** JOB **
Decide whether each statement below agrees with the Motobecane Turino Team review. Answer yes or no for each and quote the exact words from the review that settle it. (a) The frame looks identical to that of the alloy Diamondback Haanjo. (b) The bike arrived from the factory with 36mm tires. (c) The headtube is longer than those on some other gravel models.

** DOCUMENT SEGMENT **
+--
# Motobecane Turino Team - first impressions



## Hiro11 (Dec 18, 2010)

*2016 / 2017 Motobecane Turino Team in black - first impressions*

I just got this bike yesterday and I've done only one ride on it, I'll update this as I get more experience with it.

*Me:*
43
5'10" 155 lbs
25+ years of riding and racing on various terrains.

*The bike:*
$1,300 shipped
Aluminum frame
Ultegra / 685 / 785 hydro/mechanical
WTB i19 cross rims on slightly crappy hubs. 28mm entry level Conti slicks
Fairly nice Ritchey everything else, except the bizarre Biomax bars
22 lbs out of the box, size 55

*Immediate upgrade:*
Clement X'Plor MSO 36mm, set up tubeless. First attempt at ~50 psi.

*Out of the box impressions of the bike:*
- Frame is no frills but actually fairly nice. There doesn't appear to be any fancy hydroforming on this, it's pretty much just round tubes. Rear fender and rack mounts, "Breezer" shrouded rear dropouts, 2 bottle mounts. The frame's got a large Kinesis sticker on it so no mystery who made it. Welds are well executed. Somewhat "compact" look with a very slight slope to the top tube. I also looked at the alloy Diamondback Haanjo and this appears to be EXACTLY the same frame as that bike.
- Carbon fork is very, very beefy. Much thicker cross section than a typical non-disc fork.
- This 55 has a ~790mm standover with the upgraded 36mm tires. Geometry is fairly standard "endurance road" 72/73 with 430 chainstays. Not racy, not touring.
- I set the bike up fairly upright with a ~1" saddle to bar drop. The headtube is not as long as some other gravel models out there, this is more of a road frame.
- Tons of tire room in this frame and fork. 36mm tires fit easily, i'll bet you could get some fairly knobby 45s in there.
- I think the matte black paint is extremely nice looking. I waited several months to get this color and it was well worth it. Gloss black logos are much more subtle than Moto's typically loud awfulness. Aesthetically this is a good looking bike: everything is black, black and more black (none more black).
- 6800/685/785 componentry is unsurprisingly excellent. This one has a medium cage RD. I'd love to see Shimano come out with a clutched version of this derailleur for rough gravel riding. 785/685 brakes are extremely powerful and need to bed in, I'll give them a couple of weeks.
- FSA Gossomer crank is fine but nothing special. 50/34.
- 12-32 Ultegra cassette, you could climb some seriously steep stuff with this bike.
- Joytech hubs are cheap-o at first glance. Minimal machining, cup and cone, no frills. This is one spot where BD saved a few bucks. We'll see how they do.
+--
** SOURCE MATERIAL **
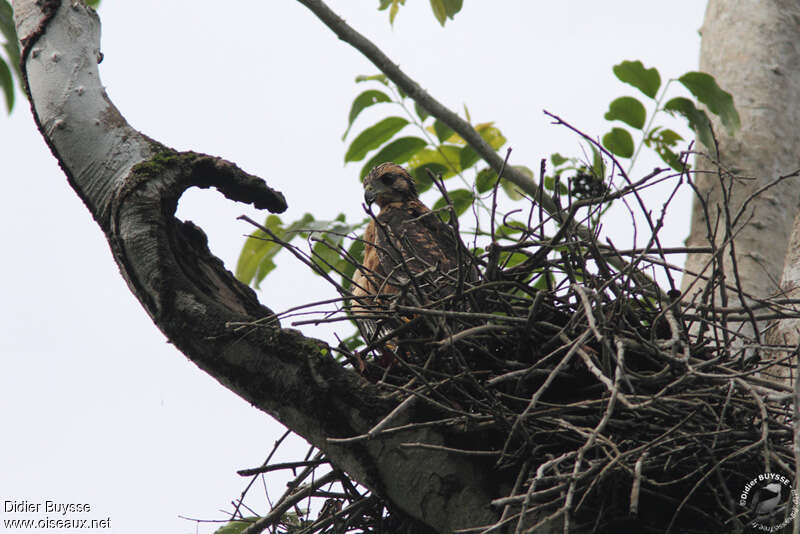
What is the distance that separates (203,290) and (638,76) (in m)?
2.67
+--
** EXERCISE SOLUTION **
(a) Yes: "this appears to be EXACTLY the same frame as that bike."
(b) No: "28mm entry level Conti slicks"
(c) No: "The headtube is not as long as some other gravel models out there"